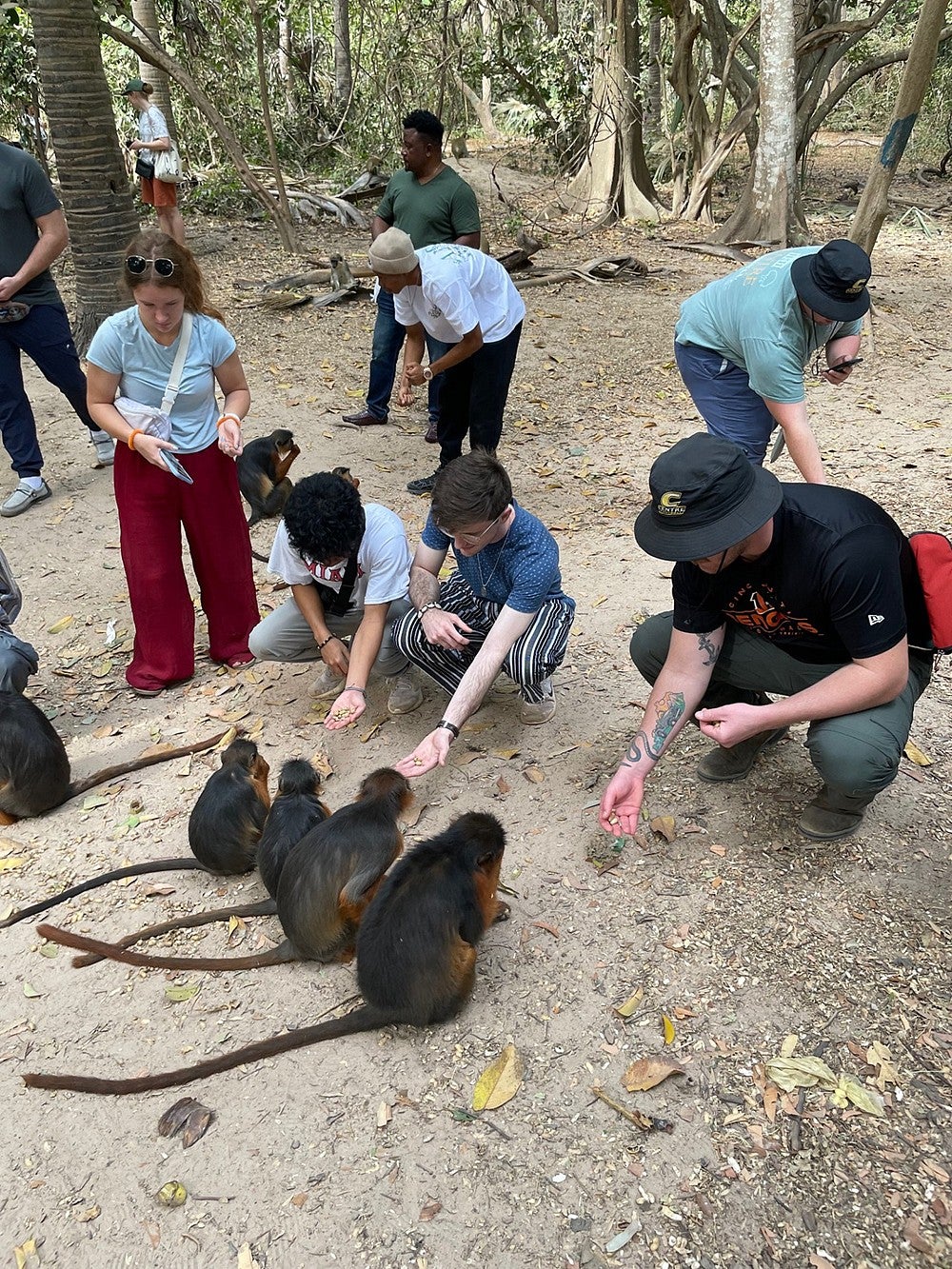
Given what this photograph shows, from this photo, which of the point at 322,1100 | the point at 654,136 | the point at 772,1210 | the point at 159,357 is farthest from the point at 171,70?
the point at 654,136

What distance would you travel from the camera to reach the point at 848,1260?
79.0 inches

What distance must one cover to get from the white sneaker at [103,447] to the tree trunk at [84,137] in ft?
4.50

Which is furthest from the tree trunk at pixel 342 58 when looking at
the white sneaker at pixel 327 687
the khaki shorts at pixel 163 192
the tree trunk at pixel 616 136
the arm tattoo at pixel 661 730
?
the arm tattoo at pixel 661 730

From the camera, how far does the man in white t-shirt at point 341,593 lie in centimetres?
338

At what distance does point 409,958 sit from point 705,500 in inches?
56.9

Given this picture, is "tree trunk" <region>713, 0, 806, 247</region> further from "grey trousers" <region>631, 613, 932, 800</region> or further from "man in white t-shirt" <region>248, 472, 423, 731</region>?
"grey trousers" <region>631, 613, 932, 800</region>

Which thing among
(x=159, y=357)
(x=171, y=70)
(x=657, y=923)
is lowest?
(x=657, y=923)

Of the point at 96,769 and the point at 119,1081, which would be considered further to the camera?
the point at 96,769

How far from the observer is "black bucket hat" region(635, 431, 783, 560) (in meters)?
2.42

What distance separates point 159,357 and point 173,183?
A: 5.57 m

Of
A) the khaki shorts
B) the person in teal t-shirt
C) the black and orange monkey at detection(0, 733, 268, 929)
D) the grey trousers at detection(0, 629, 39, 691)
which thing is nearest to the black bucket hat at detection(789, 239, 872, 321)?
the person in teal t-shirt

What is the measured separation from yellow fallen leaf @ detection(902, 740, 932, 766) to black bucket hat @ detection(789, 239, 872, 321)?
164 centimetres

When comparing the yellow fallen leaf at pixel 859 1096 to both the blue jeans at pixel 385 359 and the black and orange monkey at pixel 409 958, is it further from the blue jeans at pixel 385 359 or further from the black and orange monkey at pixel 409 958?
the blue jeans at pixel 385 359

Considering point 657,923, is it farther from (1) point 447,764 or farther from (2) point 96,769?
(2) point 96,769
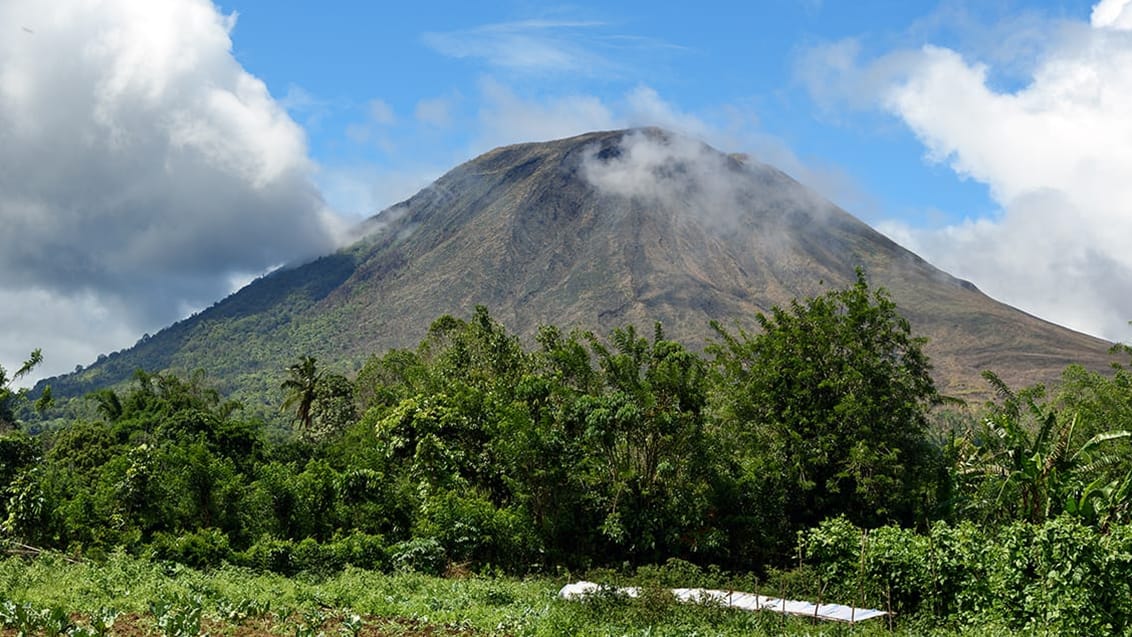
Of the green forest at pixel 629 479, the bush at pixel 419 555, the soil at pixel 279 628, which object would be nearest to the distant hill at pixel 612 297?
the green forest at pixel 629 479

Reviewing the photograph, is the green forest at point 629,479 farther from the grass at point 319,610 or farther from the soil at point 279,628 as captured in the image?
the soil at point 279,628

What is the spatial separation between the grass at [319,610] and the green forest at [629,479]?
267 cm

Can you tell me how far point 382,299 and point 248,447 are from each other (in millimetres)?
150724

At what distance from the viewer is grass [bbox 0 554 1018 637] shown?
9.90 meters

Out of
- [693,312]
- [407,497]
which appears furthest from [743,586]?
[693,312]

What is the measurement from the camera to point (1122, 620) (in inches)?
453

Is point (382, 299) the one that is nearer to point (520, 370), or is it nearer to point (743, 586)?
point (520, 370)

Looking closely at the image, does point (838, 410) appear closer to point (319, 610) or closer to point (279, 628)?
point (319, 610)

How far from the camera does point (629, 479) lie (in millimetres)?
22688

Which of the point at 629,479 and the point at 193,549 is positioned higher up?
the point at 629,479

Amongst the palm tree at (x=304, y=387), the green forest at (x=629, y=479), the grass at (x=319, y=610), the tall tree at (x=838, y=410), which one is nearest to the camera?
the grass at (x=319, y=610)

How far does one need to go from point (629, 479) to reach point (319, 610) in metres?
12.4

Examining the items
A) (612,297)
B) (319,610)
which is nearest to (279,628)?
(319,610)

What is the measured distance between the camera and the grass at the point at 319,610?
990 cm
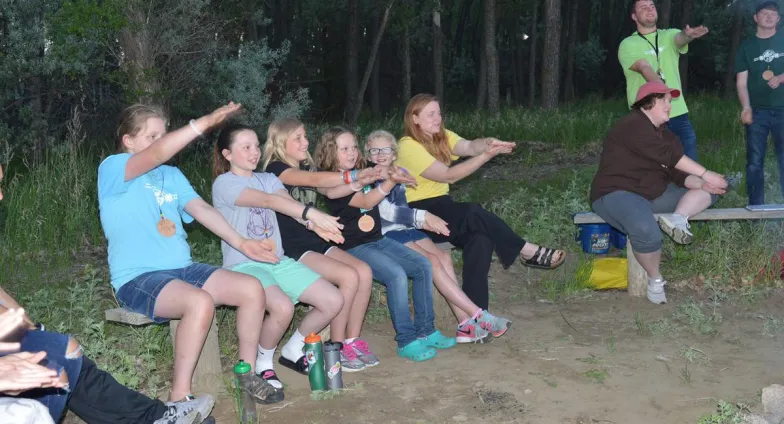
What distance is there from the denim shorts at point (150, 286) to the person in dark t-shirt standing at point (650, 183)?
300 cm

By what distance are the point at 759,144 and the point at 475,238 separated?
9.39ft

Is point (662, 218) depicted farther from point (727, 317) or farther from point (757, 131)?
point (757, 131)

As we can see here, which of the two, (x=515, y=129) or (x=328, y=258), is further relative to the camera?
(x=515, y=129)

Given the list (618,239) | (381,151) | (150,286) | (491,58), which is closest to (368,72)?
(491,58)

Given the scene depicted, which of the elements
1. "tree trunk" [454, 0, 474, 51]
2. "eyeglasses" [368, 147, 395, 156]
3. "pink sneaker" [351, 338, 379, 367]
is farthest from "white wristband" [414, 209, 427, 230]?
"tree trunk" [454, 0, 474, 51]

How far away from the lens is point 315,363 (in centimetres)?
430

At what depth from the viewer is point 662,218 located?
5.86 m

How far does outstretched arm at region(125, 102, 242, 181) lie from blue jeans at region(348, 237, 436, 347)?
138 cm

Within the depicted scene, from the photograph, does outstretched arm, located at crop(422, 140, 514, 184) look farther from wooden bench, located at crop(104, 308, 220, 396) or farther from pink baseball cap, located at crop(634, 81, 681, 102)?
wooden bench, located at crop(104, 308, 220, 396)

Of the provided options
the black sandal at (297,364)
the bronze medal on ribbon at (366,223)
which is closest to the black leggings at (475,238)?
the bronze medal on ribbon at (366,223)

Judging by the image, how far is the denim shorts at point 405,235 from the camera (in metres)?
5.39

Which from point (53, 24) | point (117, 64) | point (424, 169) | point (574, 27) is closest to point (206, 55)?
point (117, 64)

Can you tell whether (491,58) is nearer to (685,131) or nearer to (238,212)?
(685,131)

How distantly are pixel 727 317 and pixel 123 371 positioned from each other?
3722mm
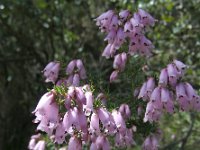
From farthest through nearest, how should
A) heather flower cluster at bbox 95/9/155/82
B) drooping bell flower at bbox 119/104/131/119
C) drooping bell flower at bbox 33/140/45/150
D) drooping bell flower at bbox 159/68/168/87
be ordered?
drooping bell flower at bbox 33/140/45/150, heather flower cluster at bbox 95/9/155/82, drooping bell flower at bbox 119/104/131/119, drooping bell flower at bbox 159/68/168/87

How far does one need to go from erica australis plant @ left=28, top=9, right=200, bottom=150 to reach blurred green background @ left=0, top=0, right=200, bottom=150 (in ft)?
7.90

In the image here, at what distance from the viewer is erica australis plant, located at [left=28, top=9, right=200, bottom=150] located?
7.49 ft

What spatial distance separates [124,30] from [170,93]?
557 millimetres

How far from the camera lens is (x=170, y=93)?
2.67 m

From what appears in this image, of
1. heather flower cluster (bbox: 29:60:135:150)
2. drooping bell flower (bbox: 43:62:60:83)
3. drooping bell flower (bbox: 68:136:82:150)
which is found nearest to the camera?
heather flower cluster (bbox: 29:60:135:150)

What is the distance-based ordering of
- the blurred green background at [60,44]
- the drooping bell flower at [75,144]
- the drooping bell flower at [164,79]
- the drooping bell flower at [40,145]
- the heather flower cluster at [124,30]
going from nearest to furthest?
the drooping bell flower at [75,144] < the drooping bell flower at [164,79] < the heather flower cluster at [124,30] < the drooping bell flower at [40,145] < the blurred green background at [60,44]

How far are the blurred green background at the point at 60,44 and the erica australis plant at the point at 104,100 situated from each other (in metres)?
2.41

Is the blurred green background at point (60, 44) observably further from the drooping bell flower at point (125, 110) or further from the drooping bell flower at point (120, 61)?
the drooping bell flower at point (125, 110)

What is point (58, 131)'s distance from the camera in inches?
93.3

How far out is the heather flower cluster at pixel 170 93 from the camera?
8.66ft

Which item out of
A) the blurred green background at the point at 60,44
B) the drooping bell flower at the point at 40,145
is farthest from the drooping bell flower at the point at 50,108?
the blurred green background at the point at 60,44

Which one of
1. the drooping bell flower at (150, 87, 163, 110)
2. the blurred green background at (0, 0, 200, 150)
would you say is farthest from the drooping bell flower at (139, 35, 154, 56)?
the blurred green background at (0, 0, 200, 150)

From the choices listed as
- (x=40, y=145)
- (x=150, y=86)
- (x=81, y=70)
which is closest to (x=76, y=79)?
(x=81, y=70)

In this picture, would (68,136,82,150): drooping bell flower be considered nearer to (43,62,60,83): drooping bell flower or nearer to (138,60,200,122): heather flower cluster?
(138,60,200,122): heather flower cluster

Directions | Copy out the lines of the items above, starting with the line containing "From farthest through nearest, how should" and going on through the line containing "be ordered?", with both of those lines included.

Finished exercise |
From farthest through nearest, how should
A) heather flower cluster at bbox 95/9/155/82
B) drooping bell flower at bbox 119/104/131/119
C) drooping bell flower at bbox 33/140/45/150
D) drooping bell flower at bbox 159/68/168/87
be ordered?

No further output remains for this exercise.